The Ultimate Guide to OpenClaw's Web Fetch Tool

The web_fetch tool is one of OpenClaw's two lightweight web tools (alongside web_search). It allows you to fetch any public HTTP or HTTPS URL and extract its readable content, converting HTML into clean markdown or plain text. This makes it ideal for quickly pulling documentation, blog posts, or articles into your workflow without the overhead of full browser automation.

How web_fetch Works

web_fetch performs a simple HTTP GET request to the specified URL. Once the raw HTML is retrieved, it uses content extraction engines to identify and return only the main, readable portion of the page—stripping away navigation menus, ads, footers, and other non-essential elements.

By default, web_fetch uses Mozilla's Readability library for extraction. If that fails, and if Firecrawl is configured, it will fall back to Firecrawl's advanced scraping engine, which can handle JavaScript-heavy sites and offers additional options like caching.

The output is returned as structured markdown or plain text, making it perfect for ingestion into prompts, summaries, or documentation workflows.

Basic Usage

Using web_fetch is straightforward:

{
  "url": "https://example.com/article"
}

By default, it returns markdown. You can optionally specify the extraction mode and set a character limit:

{
  "url": "https://docs.openclaw.ai/intro",
  "extractMode": "text",
  "maxChars": 10000
}

When to Use web_fetch

Use web_fetch when you need to:

Retrieve documentation or help articles
Extract content from blogs or news sites
Pull in static product pages or API references
Avoid the complexity and slowdown of browser automation

web_fetch is not suitable for:

Sites that require login or authentication
Pages that rely heavily on JavaScript to load content
Interacting with dynamic UI elements (buttons, forms, etc.)

For those cases, use the Browser tool instead.

Configuration

web_fetch is enabled by default.
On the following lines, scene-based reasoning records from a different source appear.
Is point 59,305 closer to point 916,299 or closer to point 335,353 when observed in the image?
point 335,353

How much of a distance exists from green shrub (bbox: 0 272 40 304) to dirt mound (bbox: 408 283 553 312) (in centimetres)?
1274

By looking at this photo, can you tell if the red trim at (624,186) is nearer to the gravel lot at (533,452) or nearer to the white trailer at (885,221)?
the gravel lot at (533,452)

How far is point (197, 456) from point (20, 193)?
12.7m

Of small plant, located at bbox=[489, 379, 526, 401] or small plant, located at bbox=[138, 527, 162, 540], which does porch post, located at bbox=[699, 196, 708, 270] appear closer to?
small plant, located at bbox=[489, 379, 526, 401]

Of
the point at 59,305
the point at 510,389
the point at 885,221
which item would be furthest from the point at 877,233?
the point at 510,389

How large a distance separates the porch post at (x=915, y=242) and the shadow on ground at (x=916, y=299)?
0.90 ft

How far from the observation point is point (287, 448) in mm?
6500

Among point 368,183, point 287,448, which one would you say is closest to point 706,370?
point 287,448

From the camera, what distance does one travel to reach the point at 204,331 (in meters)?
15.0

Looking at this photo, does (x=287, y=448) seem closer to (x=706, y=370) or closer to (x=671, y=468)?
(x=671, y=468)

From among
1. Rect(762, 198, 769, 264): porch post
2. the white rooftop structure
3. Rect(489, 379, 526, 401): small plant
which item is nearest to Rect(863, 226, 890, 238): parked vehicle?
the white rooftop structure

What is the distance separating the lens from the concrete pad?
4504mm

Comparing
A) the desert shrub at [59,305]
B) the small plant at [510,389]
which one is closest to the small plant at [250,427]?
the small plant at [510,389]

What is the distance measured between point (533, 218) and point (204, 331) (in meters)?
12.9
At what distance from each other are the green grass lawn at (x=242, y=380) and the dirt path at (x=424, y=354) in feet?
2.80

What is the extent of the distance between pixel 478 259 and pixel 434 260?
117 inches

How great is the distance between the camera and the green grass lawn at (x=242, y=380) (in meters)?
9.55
You can customize its behavior in your OpenClaw config:

{
  "tools": {
    "web": {
      "fetch": {
        "enabled": true,
        "maxChars": 50000,
        "timeoutSeconds": 30,
        "cacheTtlMinutes": 15,
        "readability": true,
        "firecrawl": {
          "enabled": true,
          "apiKey": "your-firecrawl-key-here",
          "onlyMainContent": true
        }
      }
    }
  }
}

Key settings include:

maxChars: Limits the size of the returned content
timeoutSeconds: How long to wait before giving up on a slow site
cacheTtlMinutes: How long to cache results (to avoid repeated fetches)
firecrawl.apiKey: Enables advanced scraping with bot circumvention

Best Practices

Always check the URL first—ensure it's publicly accessible and doesn't require login.
Use caching wisely—frequently accessed pages should be cached to improve performance.
Set reasonable character limits—avoid fetching extremely long pages unless necessary.
Fall back to browser automation—if web_fetch returns incomplete or empty content, the page likely requires JavaScript.

Troubleshooting

If web_fetch returns an error or empty content:

Verify the URL is correct and publicly accessible
Check if the site blocks non-browser user agents
Try the same URL in a browser to confirm it loads
If JavaScript is required, switch to the Browser tool

Conclusion

web_fetch is a fast, efficient way to bring web content into your OpenClaw workflows. By understanding its strengths and limitations, you can use it to streamline research, documentation, and content aggregation—keeping your automations lean and reliable.

For dynamic or login-protected sites, remember to use the full Browser tool instead.